SpaceFarers Corporation envisions a theme park centered around a facility like Arizona’s Biosphere 2, remotely located on terrain of Mars-like appearance.
Obviously, success will require working with commercial and development interests to create a unifying theme. For a host of reasons, we will be retaining the original space exploration idea. Space colonies, after all, must be sustainable in the ecological sense. Air, water, and nutrients need to be recycled, just as they were during the original Biosphere experiments. The theme must influence not only the central campus, but the surrounding community that we plan to build. We have given much of the necessary thought to whom the new development will attract, and what sort of businesses those people might bring with them. We have also considered transportation infrastructure, which does not currently exist.
The Sonoran Desert is an extreme environment. In the summer, especially at sunset, the Santa Catalina Mountains have a distinctly Mars-like aspect. The planned development will use that. It will employ available technologies as we invent or test them to compensate for the heat, dryness, and isolation of the area, using those features to advantage for demonstration purposes. With care, the Casa del Oro region, including Oracle, can become a sort of desert experimental prototype community of tomorrow. The existing Biosphere 2 campus can serve as a centerpiece and landmark for the overall project.
Reducing operations at Biosphere 2 to a tax burden, as may happen under the current University of Arizona leadership, is not part of the plan.
What we envision is a community of exceptional architecture, built from and into the native rock of the Santa Catalina Mountains. Our plan is to build infrastructure to make the community as nearly self-sustaining as possible: Its own water system, highly efficient and fully recycling, with a waste treatment plant that can return a fraction of the effluent to potable condition, the remainder to be recycled for sanitation and irrigation. The community would have its own waste treatment and distributed power generation systems. Some of the dwellings could be capable of full closure for weeks at a time. The people who live in these houses will think about Mars, or, at any rate, some off-world adventure, every day. It will happen because of their neighbor.

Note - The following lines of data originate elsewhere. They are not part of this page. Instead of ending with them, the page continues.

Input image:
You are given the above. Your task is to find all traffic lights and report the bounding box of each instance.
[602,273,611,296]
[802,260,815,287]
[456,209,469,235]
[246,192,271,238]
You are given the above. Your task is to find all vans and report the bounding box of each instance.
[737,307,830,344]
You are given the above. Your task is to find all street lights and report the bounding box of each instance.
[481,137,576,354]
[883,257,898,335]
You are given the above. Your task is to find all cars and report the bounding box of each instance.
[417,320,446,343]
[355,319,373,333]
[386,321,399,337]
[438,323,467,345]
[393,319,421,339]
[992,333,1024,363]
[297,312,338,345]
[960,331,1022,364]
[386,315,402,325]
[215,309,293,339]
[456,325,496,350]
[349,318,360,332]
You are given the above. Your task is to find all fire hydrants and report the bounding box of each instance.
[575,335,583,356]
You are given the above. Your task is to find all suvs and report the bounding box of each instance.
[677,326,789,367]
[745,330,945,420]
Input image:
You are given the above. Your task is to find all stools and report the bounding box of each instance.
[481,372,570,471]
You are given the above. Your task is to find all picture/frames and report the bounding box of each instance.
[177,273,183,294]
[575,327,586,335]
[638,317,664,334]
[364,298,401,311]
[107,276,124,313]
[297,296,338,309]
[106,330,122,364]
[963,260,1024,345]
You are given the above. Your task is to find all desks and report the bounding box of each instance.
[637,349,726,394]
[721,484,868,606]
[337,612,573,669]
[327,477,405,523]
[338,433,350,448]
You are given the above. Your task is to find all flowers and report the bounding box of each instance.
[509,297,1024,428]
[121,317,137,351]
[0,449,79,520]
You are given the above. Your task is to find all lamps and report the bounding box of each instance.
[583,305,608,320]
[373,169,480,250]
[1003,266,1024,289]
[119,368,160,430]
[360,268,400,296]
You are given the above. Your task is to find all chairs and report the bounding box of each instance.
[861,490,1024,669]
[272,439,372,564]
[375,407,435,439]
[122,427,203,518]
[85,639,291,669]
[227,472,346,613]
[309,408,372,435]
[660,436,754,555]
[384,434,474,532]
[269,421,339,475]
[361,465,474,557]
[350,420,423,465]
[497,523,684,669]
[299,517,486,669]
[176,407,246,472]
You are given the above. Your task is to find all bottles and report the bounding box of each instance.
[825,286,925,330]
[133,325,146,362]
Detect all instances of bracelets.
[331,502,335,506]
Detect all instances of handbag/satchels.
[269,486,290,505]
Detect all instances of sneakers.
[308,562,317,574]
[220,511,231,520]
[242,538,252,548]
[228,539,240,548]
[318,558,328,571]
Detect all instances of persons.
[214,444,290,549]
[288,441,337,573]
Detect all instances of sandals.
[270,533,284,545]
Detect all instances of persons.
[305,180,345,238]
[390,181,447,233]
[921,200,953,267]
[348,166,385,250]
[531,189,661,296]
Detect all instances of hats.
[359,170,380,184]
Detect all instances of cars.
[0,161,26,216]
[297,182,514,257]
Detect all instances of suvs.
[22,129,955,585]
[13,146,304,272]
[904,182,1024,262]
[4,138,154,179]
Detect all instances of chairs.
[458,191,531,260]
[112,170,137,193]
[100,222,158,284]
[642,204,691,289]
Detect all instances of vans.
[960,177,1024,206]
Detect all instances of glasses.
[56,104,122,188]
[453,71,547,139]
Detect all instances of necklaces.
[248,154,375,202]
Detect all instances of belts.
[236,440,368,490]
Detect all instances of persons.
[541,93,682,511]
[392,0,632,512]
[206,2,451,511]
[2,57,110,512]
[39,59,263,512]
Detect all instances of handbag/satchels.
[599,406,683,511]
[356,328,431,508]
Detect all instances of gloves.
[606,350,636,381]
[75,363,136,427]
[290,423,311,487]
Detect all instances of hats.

At the center of the community will stand a galactic-themed retail and performance venue inside a ring wall with at least the appearance of native rock. “Sails” of flexible solar cells, visible even above the ring wall, would provide a portion of the electrical power requirements of the park, while microturbines running on methane from the septic decomposition of organic waste in fast bioreactors would supply the rest. Nothing unusual, or rare, or priceless in its culinary and artistic qualities would be in short supply inside. Even the technologies that run the place would be for sale. The streets would be populated with performers, some strangely dressed, some entirely alien in appearance, there to catalyze the fun. No few guests will join in the masquerade, exactly as they do at Renaissance fairs. Here, however, they look forward and outward rather than backward. Biosphere 2 makes the perfect centerpiece and icon for the evolving prototype community in the terran desert. It would be closed for research, with the exception that tours could be routed through it, perhaps within transparent tubes. Uniformed crews who pay $10,000 a week to be there, as if at the Biltmore Hotel, and then have to qualify intellectually and physically on top of that, would monitor the environment, evaluate technologies for use in space habitats, and maintain the one-of-a kind apparatus for the entertainment and illumination of visitors in person and online.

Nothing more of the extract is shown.